What is needed -
Please return the part of the post below that runs from "Wow. Good grief." up to and including "first Facebook post...)", copied word for word.

Wow. Good grief. Looks like this went viral (which was kind of the point, although I wasn't expecting this much of a response, at least to the first Facebook post...)

I'm glad so many people are reposting it, although I'm also slightly embarrassed because I misspelled "Lanza" and "Tucson" on the original version above (I've since corrected this but it's too late for my original Facebook post...ah well...)

Anyway, one argument that some have made (as if it matters) is that the white Christian murderers I listed didn't commit their crimes for "religious" or "political" reasons. This may be true for some of them, but is utter bullshit for the last two.

Eric Rudolph most certainly WAS acting "based on his religious views"--
"Rudolph is responsible for a series of bombings across the southern United States between 1996 and 1998, which killed two people and injured at least 150 others in the name of an anti-abortion and anti-gay agenda.

As a teenager Rudolph was taken by his mother to a Church of Israel compound in 1984; it is connected to the Christian Identity movement. Rudolph and his family were connected with the Christian Identity movement, a militant, racist and anti-Semitic organization that believes whites are God's chosen people. He has confirmed religious motivation, but denied racial motivation for his crimes. Rudolph's motive for the bombings, according to his April 13, 2005 statement, was political.

Entries shown -
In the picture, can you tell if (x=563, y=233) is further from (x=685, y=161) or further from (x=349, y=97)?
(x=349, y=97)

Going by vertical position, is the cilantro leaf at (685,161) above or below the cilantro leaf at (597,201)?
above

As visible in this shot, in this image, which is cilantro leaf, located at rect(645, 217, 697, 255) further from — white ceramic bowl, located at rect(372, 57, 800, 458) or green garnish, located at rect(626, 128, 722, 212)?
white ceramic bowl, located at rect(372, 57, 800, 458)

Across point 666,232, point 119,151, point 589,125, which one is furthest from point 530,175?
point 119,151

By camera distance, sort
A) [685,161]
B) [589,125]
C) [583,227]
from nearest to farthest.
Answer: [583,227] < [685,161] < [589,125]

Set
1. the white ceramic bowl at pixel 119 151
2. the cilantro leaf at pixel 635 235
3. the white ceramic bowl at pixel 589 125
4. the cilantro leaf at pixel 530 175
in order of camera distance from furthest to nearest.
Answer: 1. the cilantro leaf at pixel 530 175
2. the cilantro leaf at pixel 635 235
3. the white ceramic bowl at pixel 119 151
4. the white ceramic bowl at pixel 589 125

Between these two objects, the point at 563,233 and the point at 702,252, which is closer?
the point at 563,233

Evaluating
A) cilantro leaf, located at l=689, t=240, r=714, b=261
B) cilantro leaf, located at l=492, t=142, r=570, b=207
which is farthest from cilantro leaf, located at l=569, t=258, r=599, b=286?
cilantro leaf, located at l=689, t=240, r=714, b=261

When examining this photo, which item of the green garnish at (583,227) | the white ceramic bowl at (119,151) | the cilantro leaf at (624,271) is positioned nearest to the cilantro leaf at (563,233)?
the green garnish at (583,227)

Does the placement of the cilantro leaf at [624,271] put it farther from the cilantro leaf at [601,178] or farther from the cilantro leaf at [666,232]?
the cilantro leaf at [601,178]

---

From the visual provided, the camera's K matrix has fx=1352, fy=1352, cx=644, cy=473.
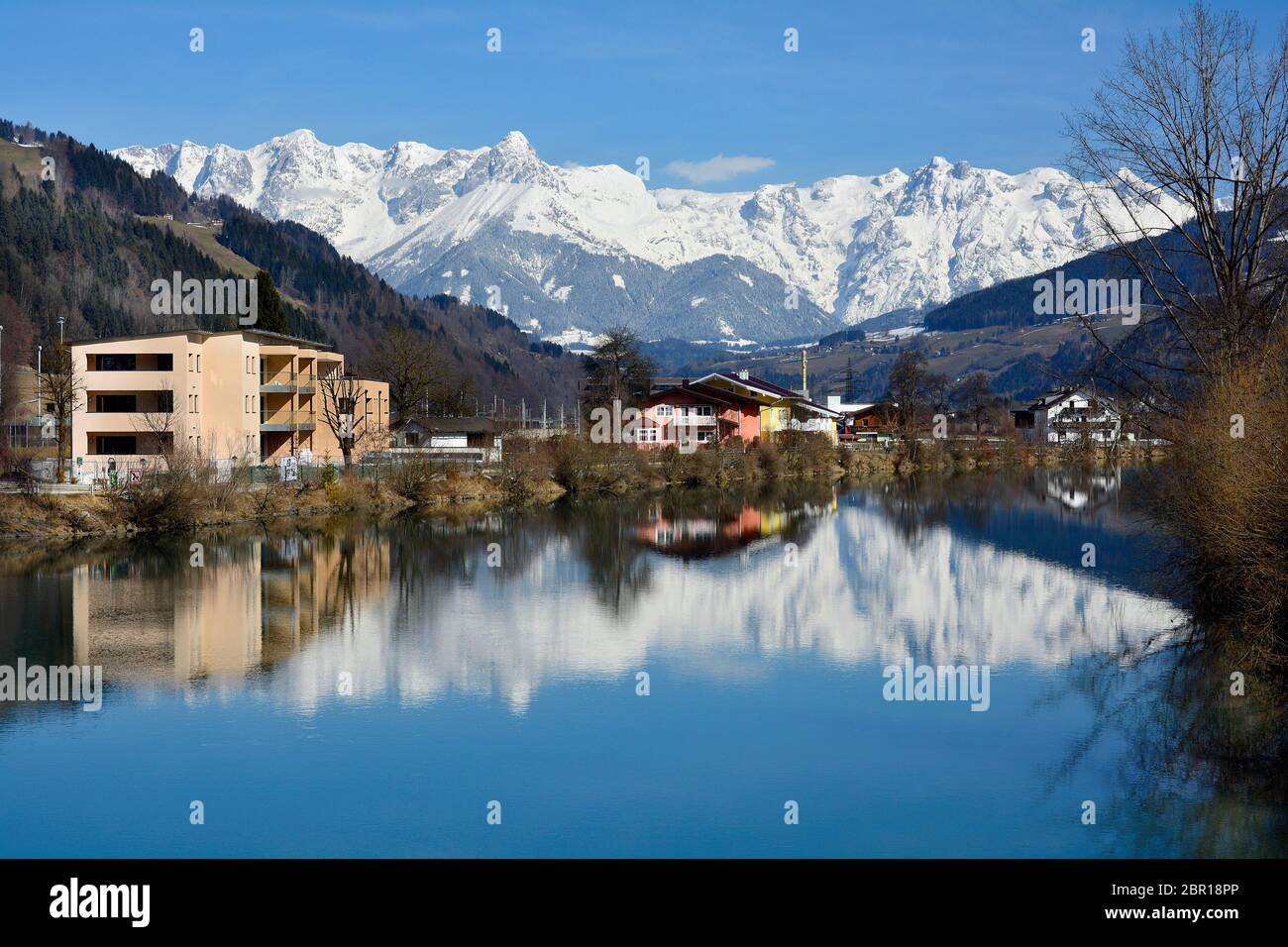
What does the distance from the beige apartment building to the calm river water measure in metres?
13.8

Expected output -
Wow. Good grief. Looks like this went viral (which was kind of the point, although I wasn't expecting this much of a response, at least to the first Facebook post...)